Task instructions: Output all of the data exactly as it appears, but leave out any pictures it contains.

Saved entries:
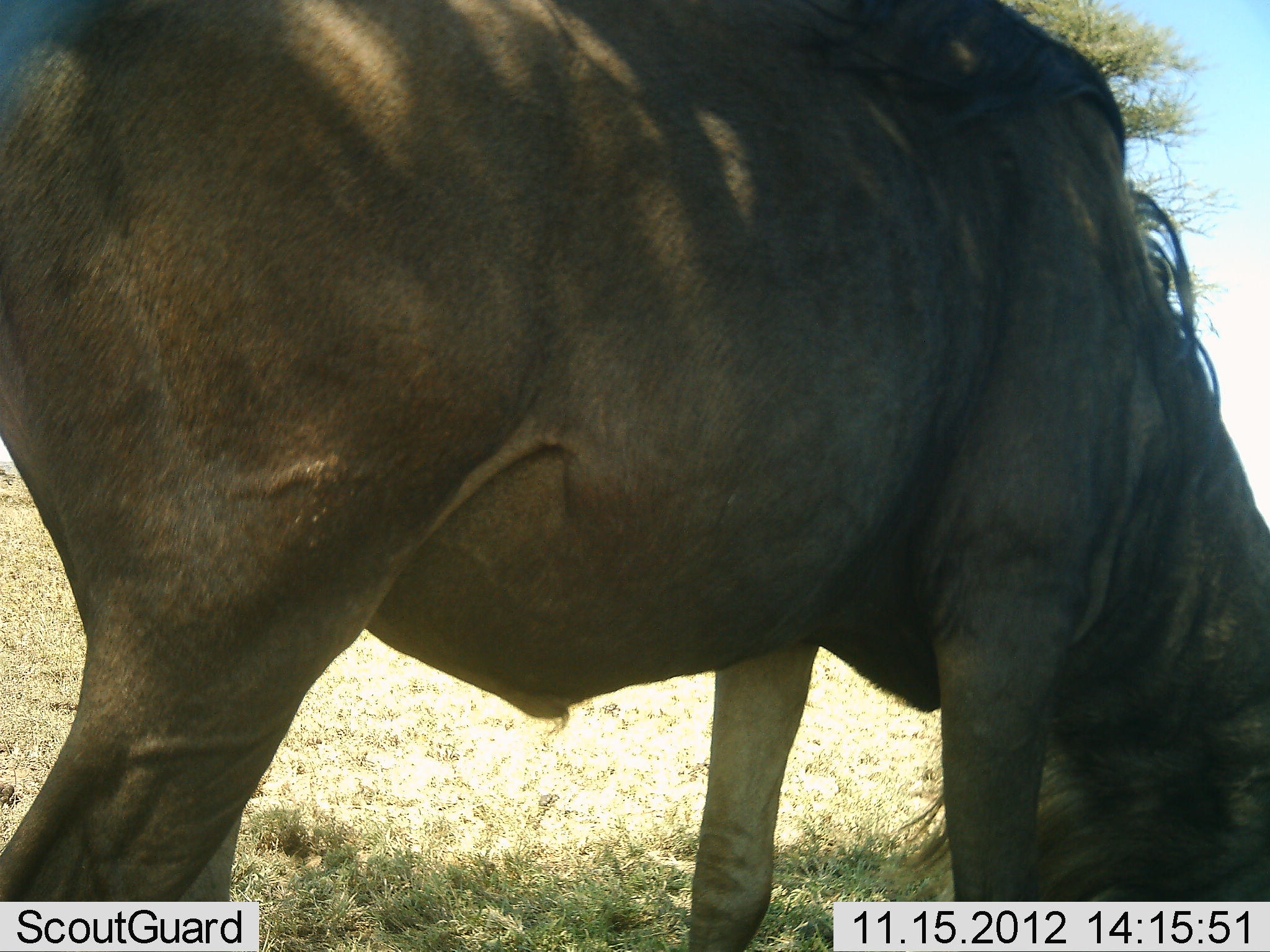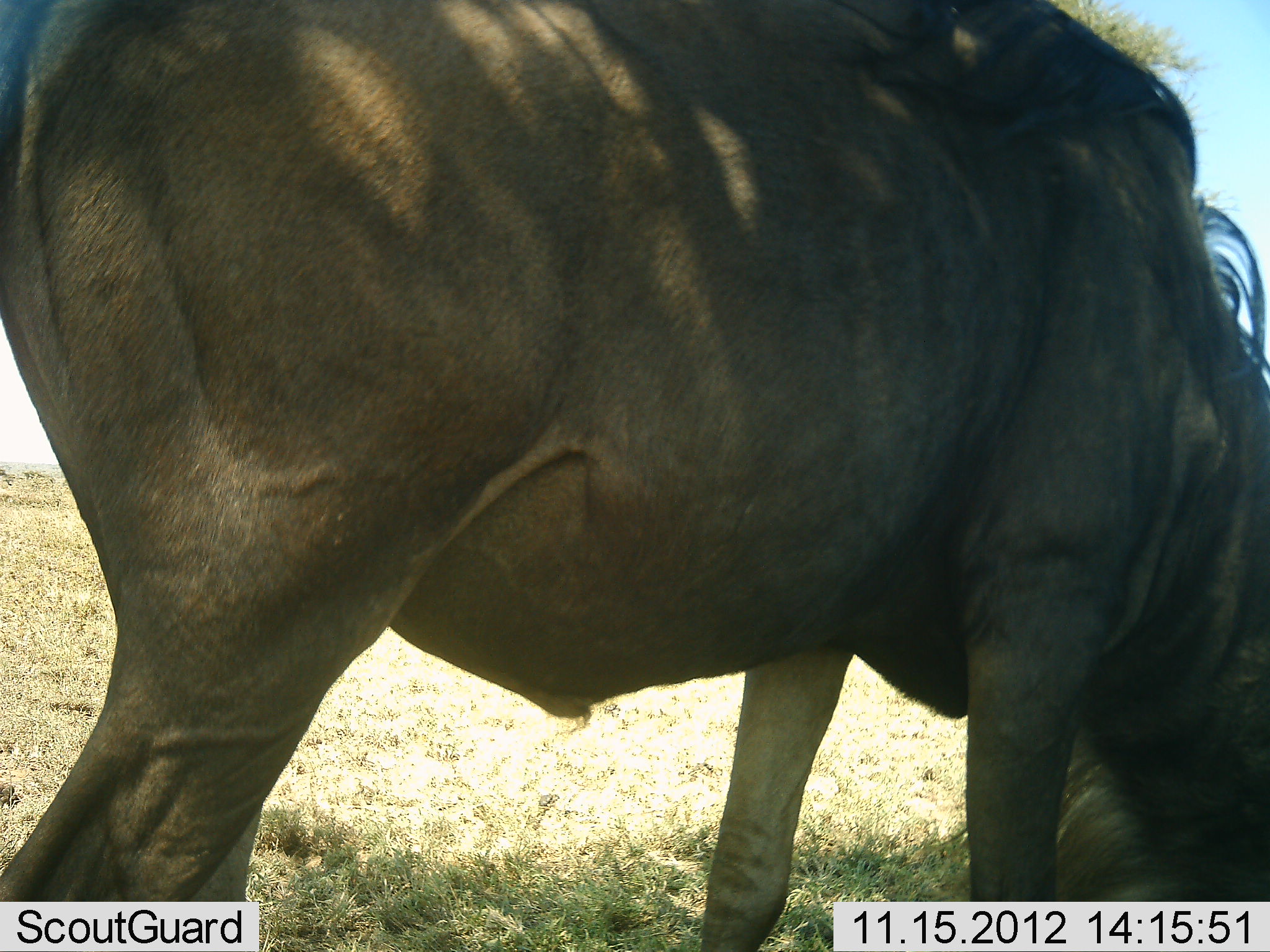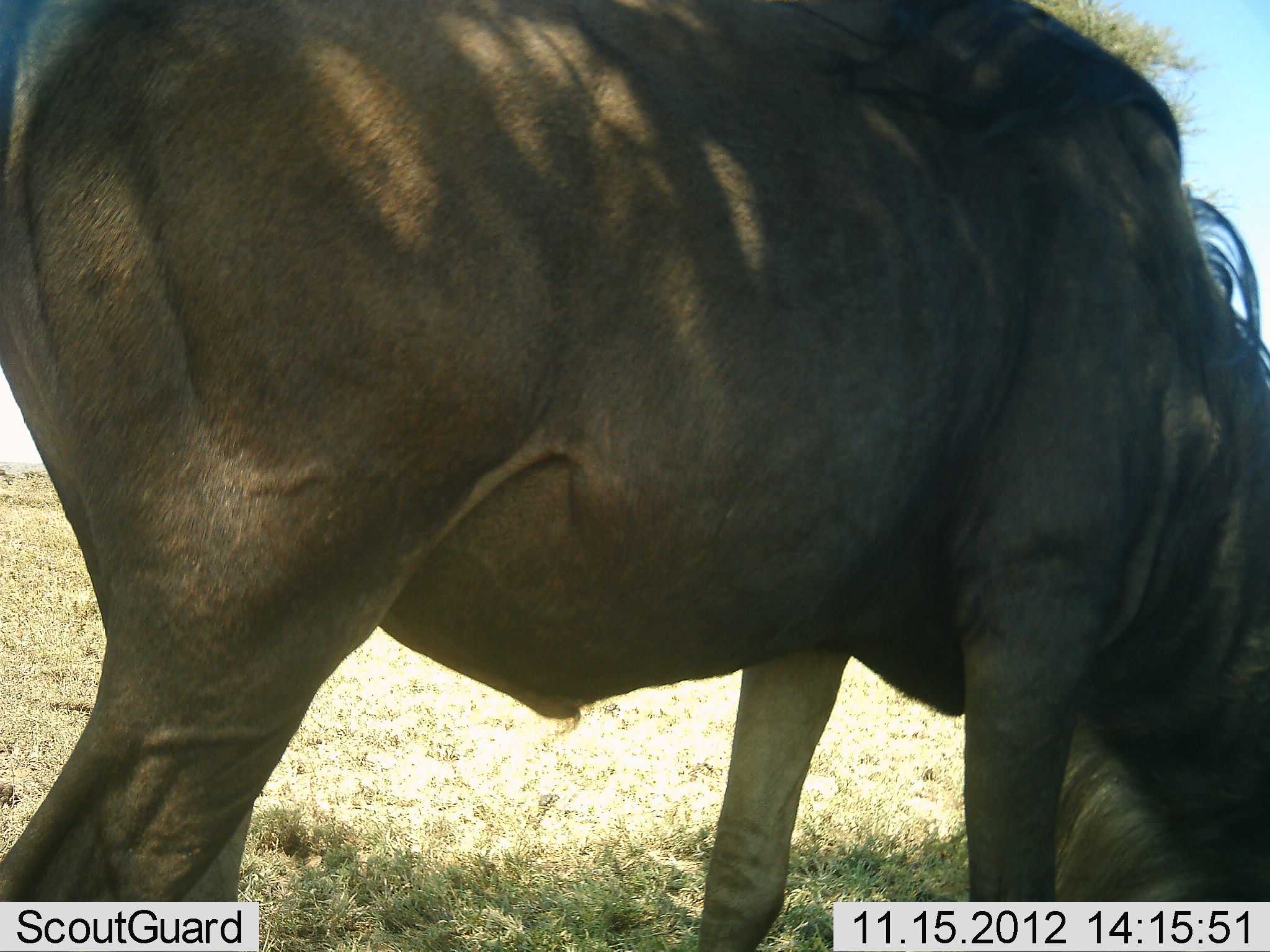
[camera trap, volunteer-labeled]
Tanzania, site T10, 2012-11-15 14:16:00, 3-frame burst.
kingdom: Animalia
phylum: Chordata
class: Mammalia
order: Artiodactyla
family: Bovidae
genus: Connochaetes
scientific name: Connochaetes taurinus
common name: blue wildebeest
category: wildebeest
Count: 1.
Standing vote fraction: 30%.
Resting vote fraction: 0%.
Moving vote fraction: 10%.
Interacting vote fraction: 0%.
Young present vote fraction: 0%.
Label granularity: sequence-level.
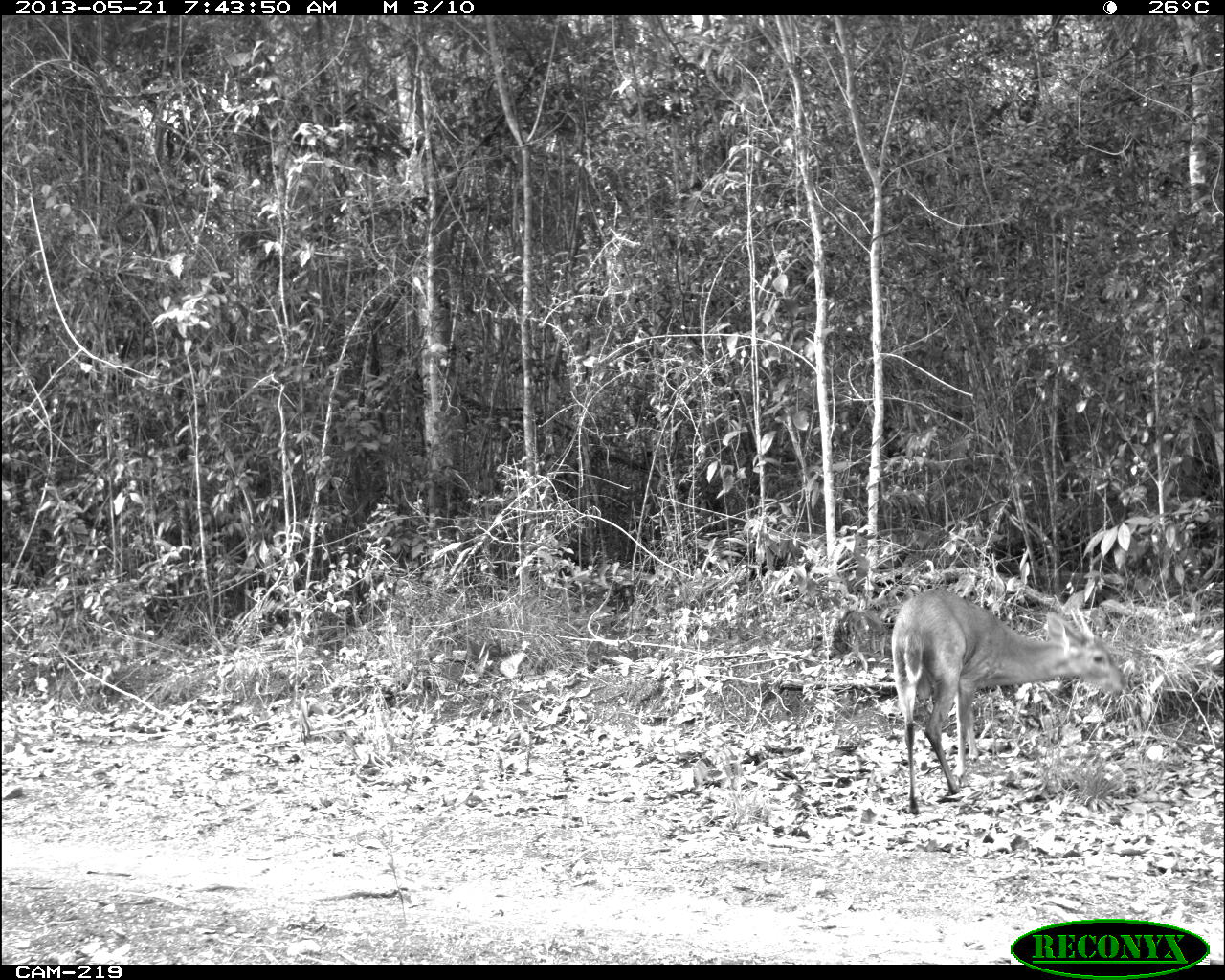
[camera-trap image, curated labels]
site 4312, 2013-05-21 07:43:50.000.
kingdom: Animalia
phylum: Chordata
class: Mammalia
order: Artiodactyla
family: Cervidae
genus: Odocoileus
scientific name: Odocoileus pandora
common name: yucatán brown brocket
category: mazama pandora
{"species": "mazama pandora (yucatán brown brocket) (Odocoileus pandora)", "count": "1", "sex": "male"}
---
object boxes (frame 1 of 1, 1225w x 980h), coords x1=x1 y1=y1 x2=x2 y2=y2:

Task response:
[camera trap, volunteer-labeled]
Tanzania, site T10, 2012-11-15 14:16:00, 3-frame burst.
kingdom: Animalia
phylum: Chordata
class: Mammalia
order: Artiodactyla
family: Bovidae
genus: Connochaetes
scientific name: Connochaetes taurinus
common name: blue wildebeest
category: wildebeest
Count: 1.
Standing vote fraction: 30%.
Resting vote fraction: 0%.
Moving vote fraction: 10%.
Interacting vote fraction: 0%.
Young present vote fraction: 0%.
Label granularity: sequence-level.
[camera-trap image, curated labels]
site 4312, 2013-05-21 07:43:50.000.
kingdom: Animalia
phylum: Chordata
class: Mammalia
order: Artiodactyla
family: Cervidae
genus: Odocoileus
scientific name: Odocoileus pandora
common name: yucatán brown brocket
category: mazama pandora
{"species": "mazama pandora (yucatán brown brocket) (Odocoileus pandora)", "count": "1", "sex": "male"}
---
object boxes (frame 1 of 1, 1225w x 980h), coords x1=x1 y1=y1 x2=x2 y2=y2:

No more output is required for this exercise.